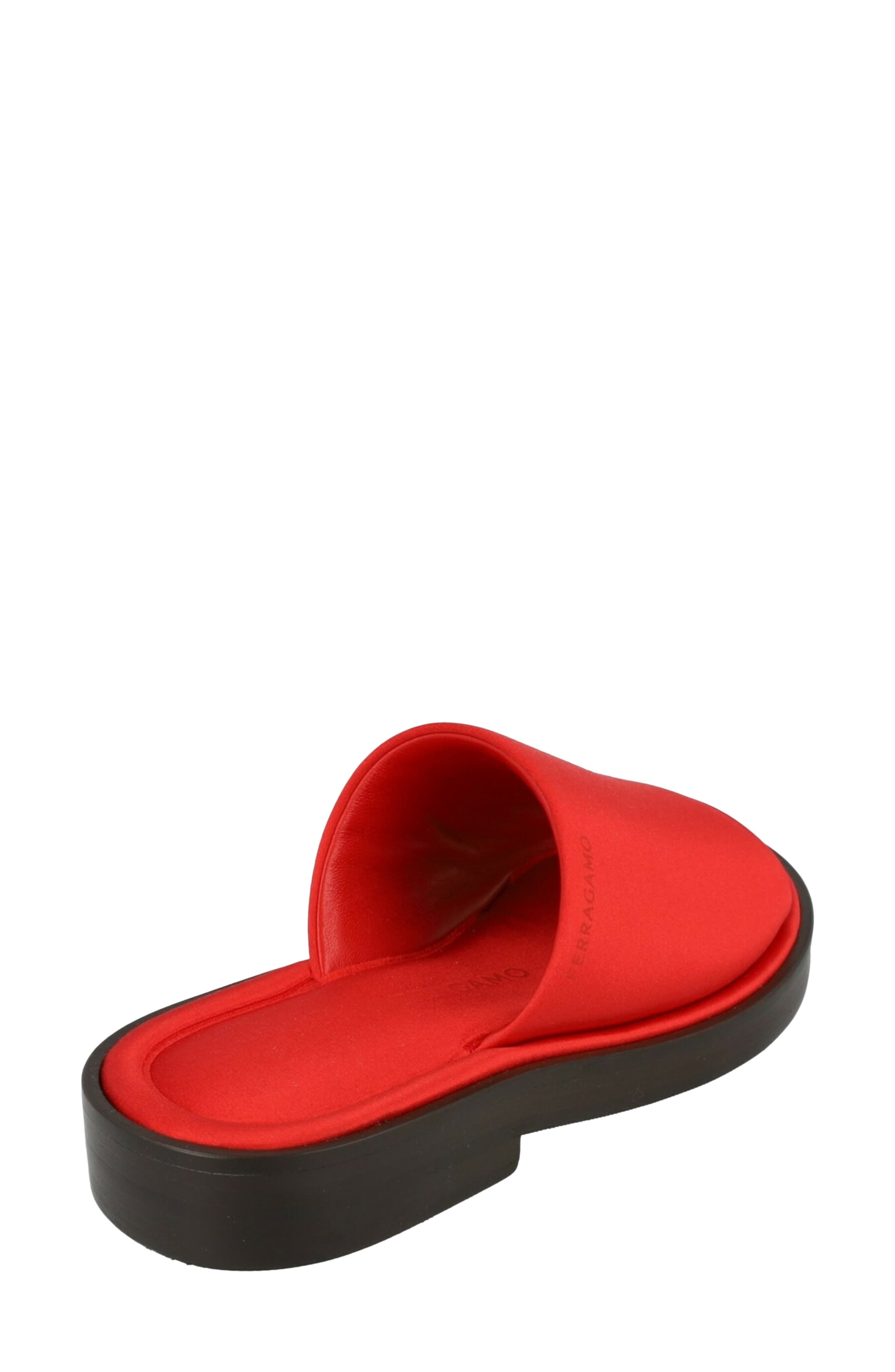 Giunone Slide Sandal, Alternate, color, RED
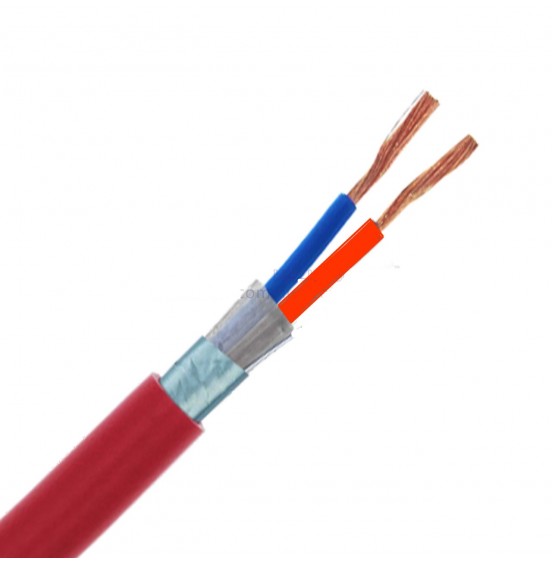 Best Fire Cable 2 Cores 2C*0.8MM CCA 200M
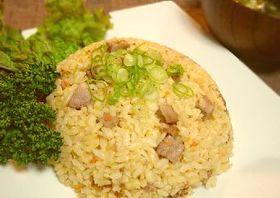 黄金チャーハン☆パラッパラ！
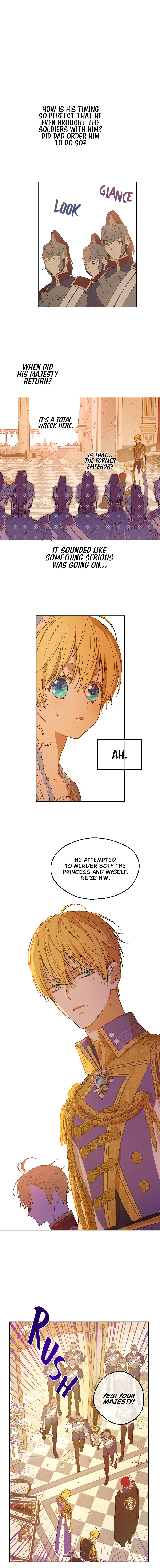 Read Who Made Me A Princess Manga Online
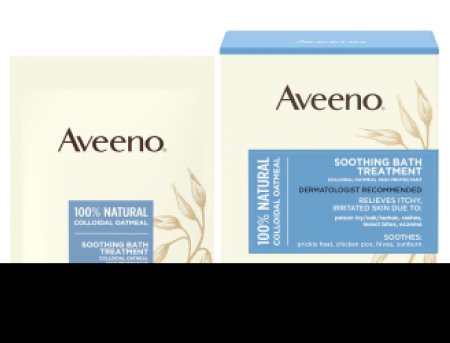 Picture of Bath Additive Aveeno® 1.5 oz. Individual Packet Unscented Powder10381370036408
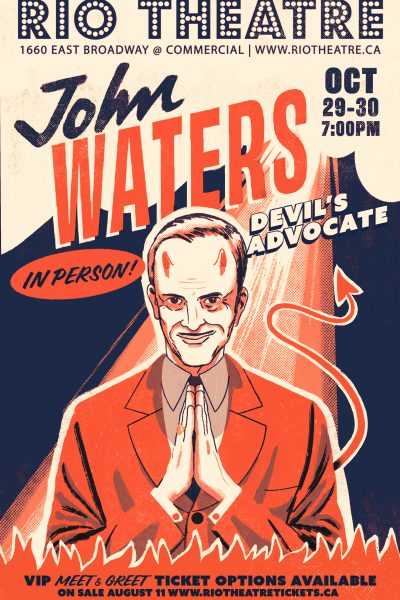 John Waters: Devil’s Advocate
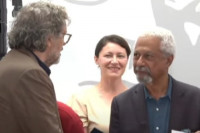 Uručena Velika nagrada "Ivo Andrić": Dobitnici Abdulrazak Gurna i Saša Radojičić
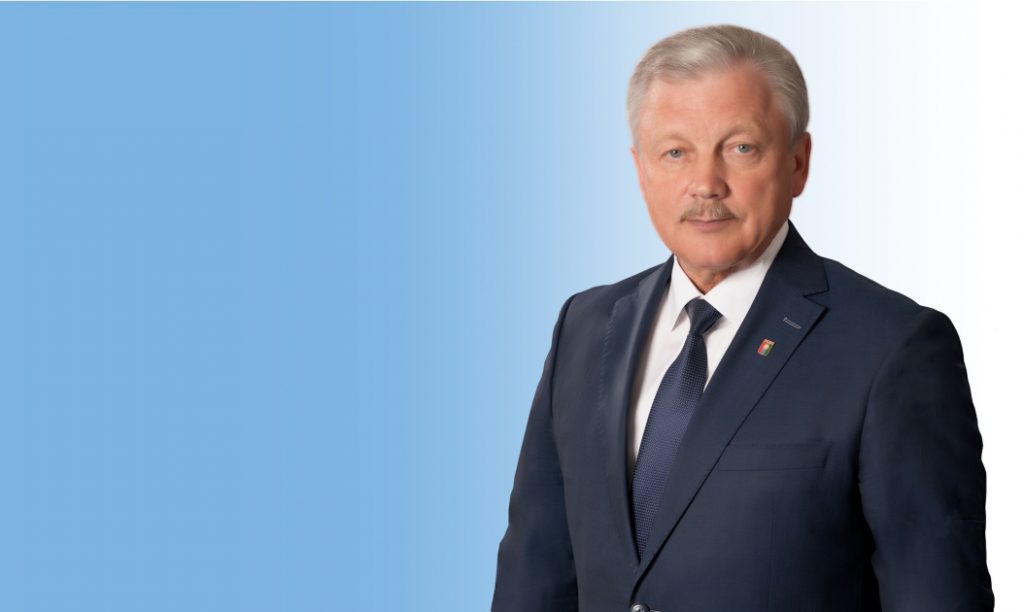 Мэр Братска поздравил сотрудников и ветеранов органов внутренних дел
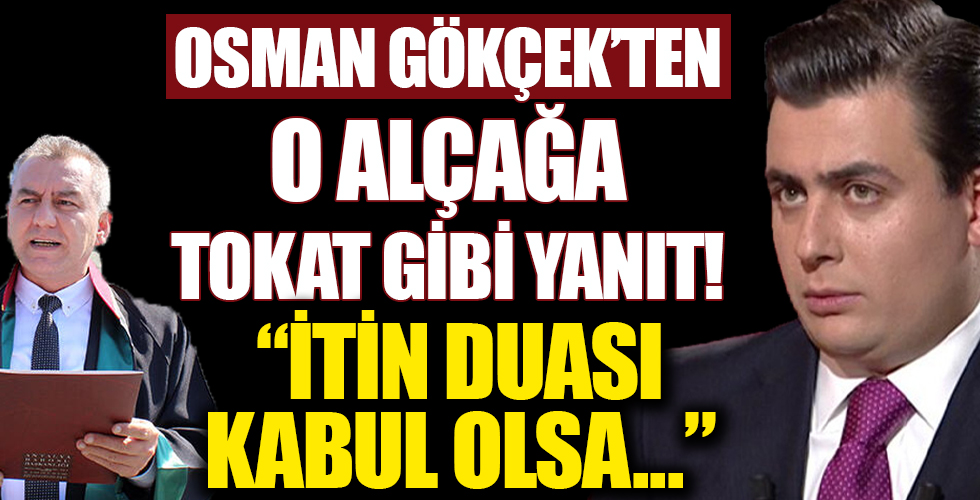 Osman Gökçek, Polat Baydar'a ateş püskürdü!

┄┄┄┄┄┄

**WHAT YOU NEED TO DO:** Turn every line of the listing above into a numbered list, skipping any blank lines and leaving out the pictures.

**TASK OUTPUT:**
1.  Giunone Slide Sandal, Alternate, color, RED
2.  Best Fire Cable 2 Cores 2C*0.8MM CCA 200M
3.  黄金チャーハン☆パラッパラ！
4.  Read Who Made Me A Princess Manga Online
5.  Picture of Bath Additive Aveeno® 1.5 oz. Individual Packet Unscented Powder10381370036408
6.  John Waters: Devil’s Advocate
7.  Uručena Velika nagrada "Ivo Andrić": Dobitnici Abdulrazak Gurna i Saša Radojičić
8.  Мэр Братска поздравил сотрудников и ветеранов органов внутренних дел
9.  Osman Gökçek, Polat Baydar'a ateş püskürdü!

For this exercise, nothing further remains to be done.